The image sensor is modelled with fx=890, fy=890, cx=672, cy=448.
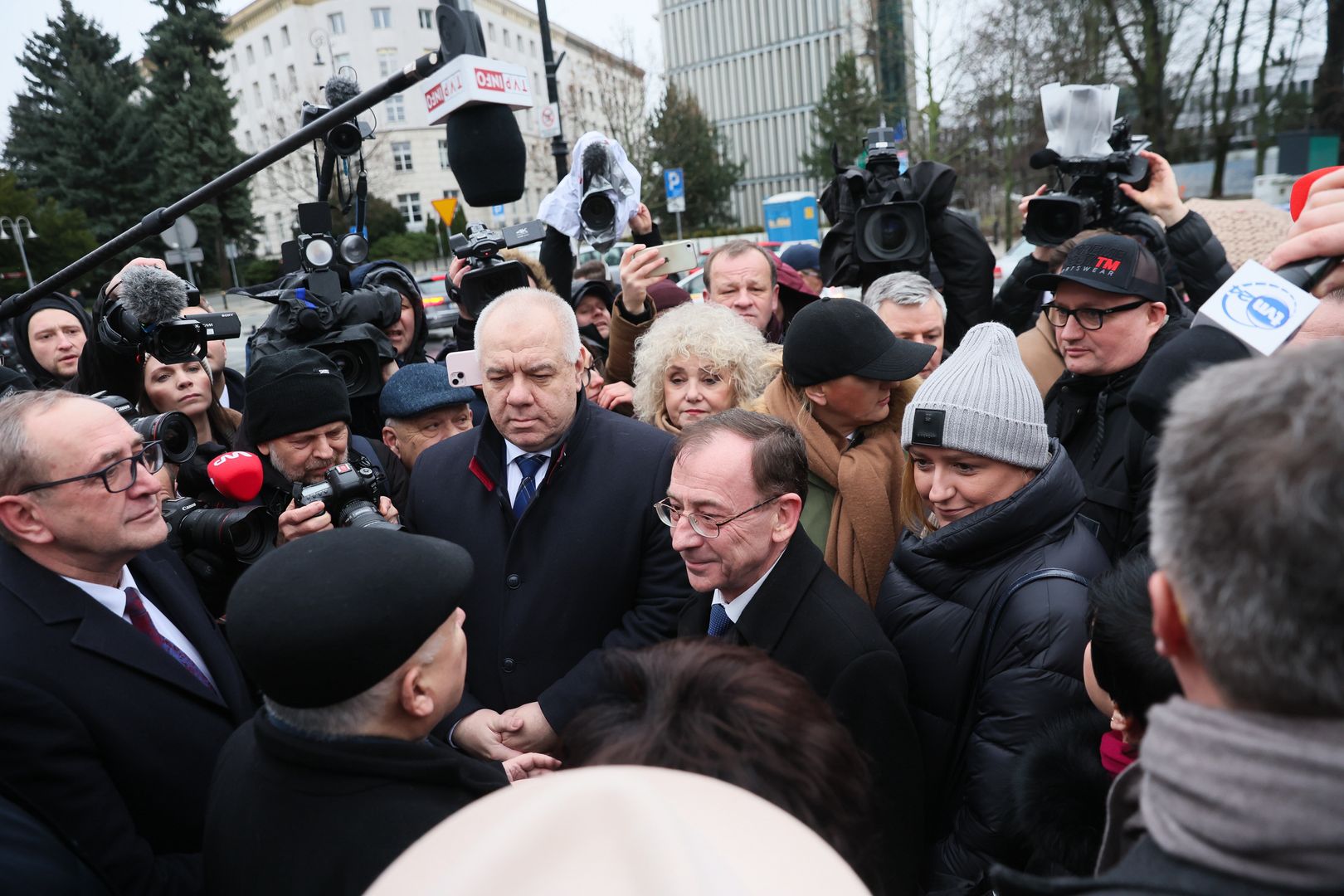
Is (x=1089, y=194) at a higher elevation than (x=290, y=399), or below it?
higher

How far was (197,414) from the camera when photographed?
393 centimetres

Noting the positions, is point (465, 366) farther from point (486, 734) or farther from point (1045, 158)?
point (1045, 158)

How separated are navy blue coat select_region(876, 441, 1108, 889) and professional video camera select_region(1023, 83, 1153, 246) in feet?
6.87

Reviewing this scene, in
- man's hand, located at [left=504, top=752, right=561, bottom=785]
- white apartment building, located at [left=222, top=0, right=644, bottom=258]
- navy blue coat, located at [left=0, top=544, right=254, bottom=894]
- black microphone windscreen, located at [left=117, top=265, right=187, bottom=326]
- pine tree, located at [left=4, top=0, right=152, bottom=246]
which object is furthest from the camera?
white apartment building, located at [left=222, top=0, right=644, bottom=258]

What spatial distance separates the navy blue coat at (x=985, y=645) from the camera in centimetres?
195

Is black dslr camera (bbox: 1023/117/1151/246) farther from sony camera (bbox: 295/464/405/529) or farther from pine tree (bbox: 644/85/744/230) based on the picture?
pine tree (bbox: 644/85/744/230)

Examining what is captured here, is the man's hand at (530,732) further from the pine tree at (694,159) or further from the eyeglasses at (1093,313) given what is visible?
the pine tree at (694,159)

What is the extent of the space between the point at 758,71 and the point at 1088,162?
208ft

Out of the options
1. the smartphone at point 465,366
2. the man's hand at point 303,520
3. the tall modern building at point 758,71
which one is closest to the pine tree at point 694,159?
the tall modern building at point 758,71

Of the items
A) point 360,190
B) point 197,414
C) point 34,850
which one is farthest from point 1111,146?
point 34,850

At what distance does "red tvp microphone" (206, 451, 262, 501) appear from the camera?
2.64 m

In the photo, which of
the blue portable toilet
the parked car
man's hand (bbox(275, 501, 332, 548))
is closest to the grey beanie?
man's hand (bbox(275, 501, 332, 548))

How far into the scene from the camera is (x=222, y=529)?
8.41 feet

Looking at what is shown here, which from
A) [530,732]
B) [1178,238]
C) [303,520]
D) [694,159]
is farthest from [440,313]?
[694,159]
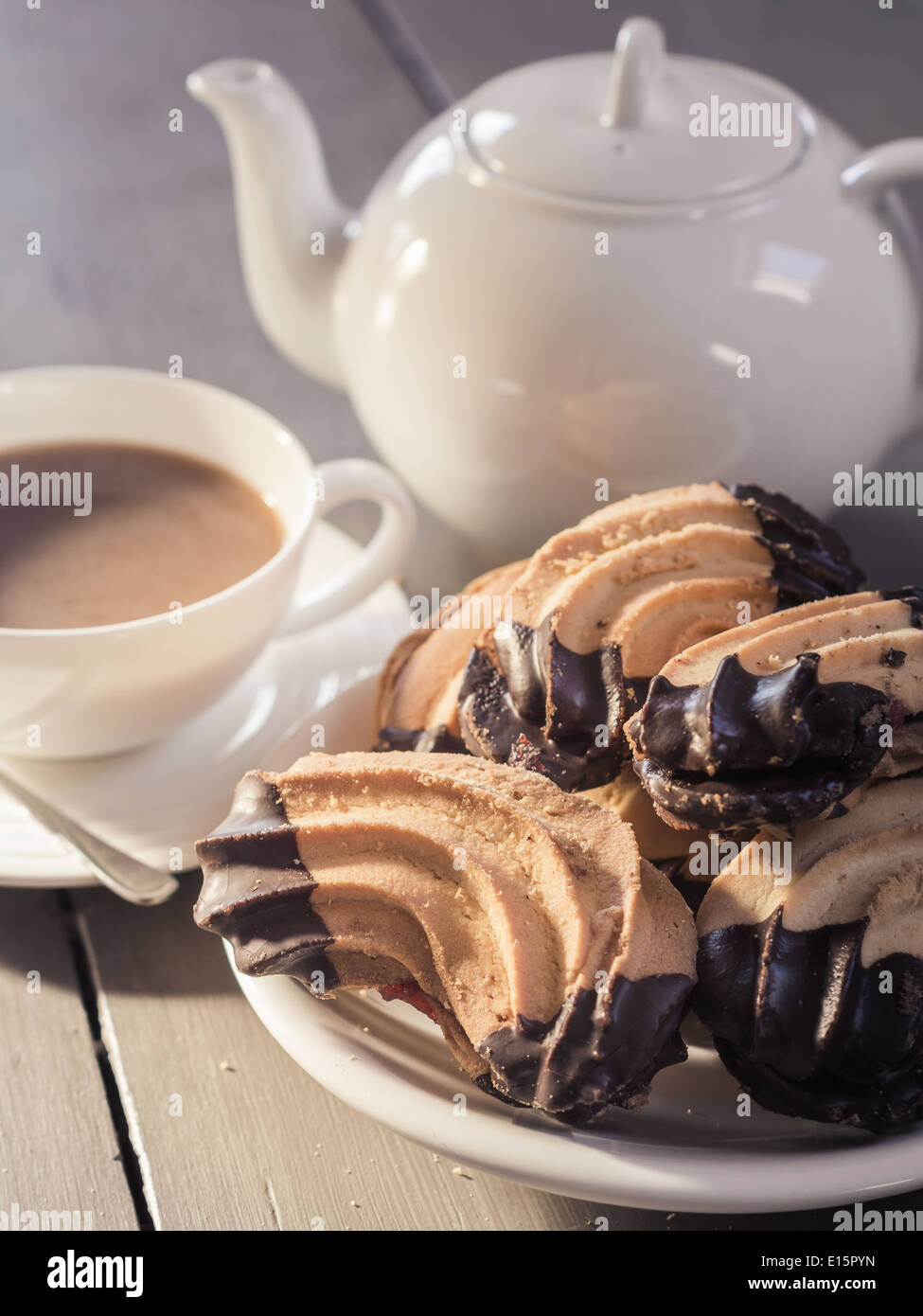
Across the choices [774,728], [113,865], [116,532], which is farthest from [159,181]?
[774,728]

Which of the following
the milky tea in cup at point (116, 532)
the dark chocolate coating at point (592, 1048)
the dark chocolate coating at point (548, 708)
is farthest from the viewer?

*Written exercise*. Write every entry out again exactly, dropping the pictures.

*Result of the task*.
The image sensor is modelled with fx=890, fy=890, cx=672, cy=448.
Is (x=1089, y=194) at a higher elevation than (x=290, y=399), or below it?
higher

How far was (197,414) from the camera when photographed?
393 centimetres

Noting the positions, is point (465, 366) farther from point (486, 734) or farther from point (1045, 158)?
point (1045, 158)

How separated are navy blue coat select_region(876, 441, 1108, 889) and professional video camera select_region(1023, 83, 1153, 246) in feet?
6.87

Reviewing this scene, in
- man's hand, located at [left=504, top=752, right=561, bottom=785]
- white apartment building, located at [left=222, top=0, right=644, bottom=258]
- navy blue coat, located at [left=0, top=544, right=254, bottom=894]
- black microphone windscreen, located at [left=117, top=265, right=187, bottom=326]
- pine tree, located at [left=4, top=0, right=152, bottom=246]
which object is furthest from the camera?
white apartment building, located at [left=222, top=0, right=644, bottom=258]

What spatial distance separates the navy blue coat at (x=985, y=645) from the camera in centimetres?
195

Is black dslr camera (bbox: 1023/117/1151/246) farther from sony camera (bbox: 295/464/405/529) or farther from pine tree (bbox: 644/85/744/230) based on the picture?
pine tree (bbox: 644/85/744/230)

Examining what is captured here, is the man's hand at (530,732) further from the pine tree at (694,159) or further from the eyeglasses at (1093,313) given what is visible?
the pine tree at (694,159)

What is the extent of the space between the point at 758,71 and the point at 1088,162?
208ft

Out of the options
1. the smartphone at point 465,366
2. the man's hand at point 303,520
3. the tall modern building at point 758,71
which one is closest to the pine tree at point 694,159?
the tall modern building at point 758,71

Of the items
A) point 360,190
B) point 197,414
C) point 34,850
which one is farthest from point 1111,146?
point 34,850

At what distance does "red tvp microphone" (206, 451, 262, 501) appear from the camera?
2.64 m

In the photo, which of
the blue portable toilet
the parked car
man's hand (bbox(275, 501, 332, 548))
is closest to the grey beanie?
man's hand (bbox(275, 501, 332, 548))

How far into the scene from the camera is (x=222, y=529)?
8.41 feet

Looking at what is shown here, which from
A) [530,732]
B) [1178,238]
C) [303,520]
D) [694,159]
is farthest from [440,313]?
[694,159]
Across the choices [774,728], [113,865], [116,532], which is farthest from [159,181]?
[774,728]

Which of the following
the milky tea in cup at point (116, 532)
the dark chocolate coating at point (592, 1048)
the dark chocolate coating at point (548, 708)
is farthest from the viewer?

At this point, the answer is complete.